The final member of the cast, Claudine Jasper, cannot go without remark. She was a standout role, and consistently had the audience laughing when the show chose to be funny, which it did not infrequently—the show is hilarious. However, even otherwise straightforward lines were met with uproarious laughter when in the hands (or tongue?) of Stephanie Berry, who took the character and ran with it until she flew.
An exemplary element of the show is the scenic design by Lawrence E. Moten III. The stage is a bold and defiant blue, an excellent choice for a headstrong family whose bread and butter is agitating for progress. The architecture is beautiful and conveys the poise and history of the family extremely well, creating an excellent frame in which the intensity of the family and its awestruck guest can be unleashed.

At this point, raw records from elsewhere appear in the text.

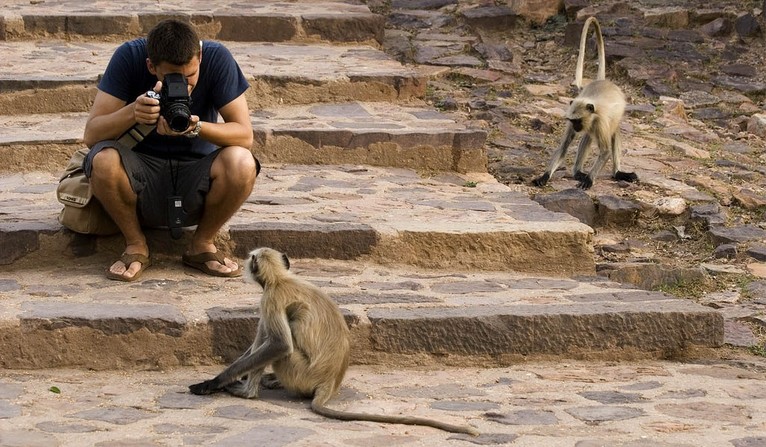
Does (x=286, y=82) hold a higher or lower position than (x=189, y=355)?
higher

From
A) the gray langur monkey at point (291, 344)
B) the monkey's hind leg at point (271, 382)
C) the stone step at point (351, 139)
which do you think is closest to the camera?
the gray langur monkey at point (291, 344)

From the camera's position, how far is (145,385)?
435cm

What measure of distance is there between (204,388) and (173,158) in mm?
1355

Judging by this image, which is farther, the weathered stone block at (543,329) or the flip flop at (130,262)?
the flip flop at (130,262)

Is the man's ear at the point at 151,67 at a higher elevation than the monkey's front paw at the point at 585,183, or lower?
higher

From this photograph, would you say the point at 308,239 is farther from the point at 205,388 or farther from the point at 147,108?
the point at 205,388

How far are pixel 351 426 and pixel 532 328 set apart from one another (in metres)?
1.14

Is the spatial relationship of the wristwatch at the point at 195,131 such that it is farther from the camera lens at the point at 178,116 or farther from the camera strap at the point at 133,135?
the camera strap at the point at 133,135

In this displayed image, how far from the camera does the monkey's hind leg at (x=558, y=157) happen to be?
7.73m

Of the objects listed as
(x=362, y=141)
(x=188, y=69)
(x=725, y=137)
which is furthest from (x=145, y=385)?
(x=725, y=137)

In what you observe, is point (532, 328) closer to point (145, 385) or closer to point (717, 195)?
point (145, 385)

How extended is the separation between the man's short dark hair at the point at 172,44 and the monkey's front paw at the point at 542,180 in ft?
11.4

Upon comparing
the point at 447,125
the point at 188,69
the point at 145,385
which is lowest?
the point at 145,385

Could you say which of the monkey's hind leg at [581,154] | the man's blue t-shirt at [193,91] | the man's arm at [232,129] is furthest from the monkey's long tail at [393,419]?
the monkey's hind leg at [581,154]
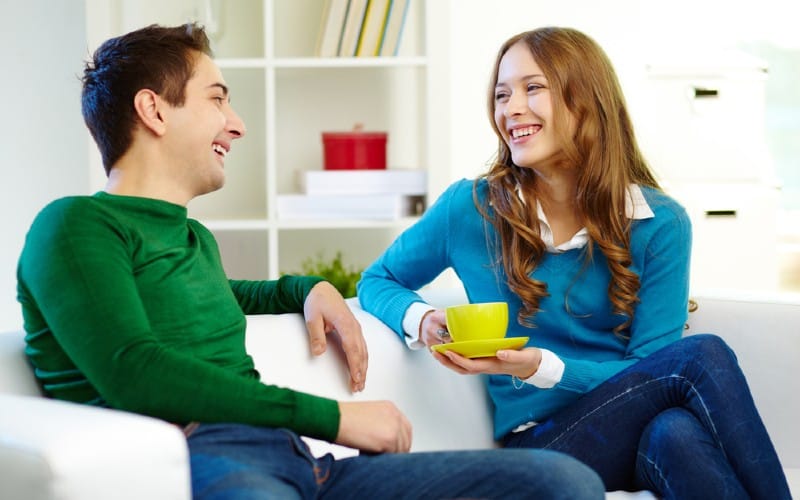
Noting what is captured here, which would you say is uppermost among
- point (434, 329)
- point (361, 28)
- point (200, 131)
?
point (361, 28)

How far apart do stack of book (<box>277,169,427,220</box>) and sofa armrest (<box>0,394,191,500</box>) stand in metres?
1.96

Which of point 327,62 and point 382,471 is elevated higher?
point 327,62

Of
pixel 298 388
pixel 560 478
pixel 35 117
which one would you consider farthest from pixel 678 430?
pixel 35 117

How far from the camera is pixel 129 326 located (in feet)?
4.21

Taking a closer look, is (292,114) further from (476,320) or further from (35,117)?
(476,320)

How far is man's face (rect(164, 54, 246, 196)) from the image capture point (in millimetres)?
1556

Another praiseworthy facet of the show is its willingness to have an asexual protagonist and not feel the need to excessively hold its audience’s hand when explaining the nature of asexuality. A weaker show would have labored extensively to communicate the basics of the identity, whereas this one trusts its audience to more or less catch on and restrains mostly from redundant explanations.
If the show falters anywhere, it is in its length. The show struggles to come out swinging after the lull of the intermission and the opening of the second act suffers as a result. Once the tension mounts again, the show is able to draw the audience back in, but the reintroduction to the world of the play feels overlong and can strain the audience’s patience.
Nevertheless, the show is on the whole a miraculous endeavor, and the celerity with which my audience assumed a standing ovation is a testament to the fact that this is an extremely good show, well-worth seeing if you are in the area. In this instance, the Tony voters and Pulitzer committee selected an apt and spectacular piece of theatre. Purpose is playing through June 7th at the La Jolla Playhouse in La Jolla, California.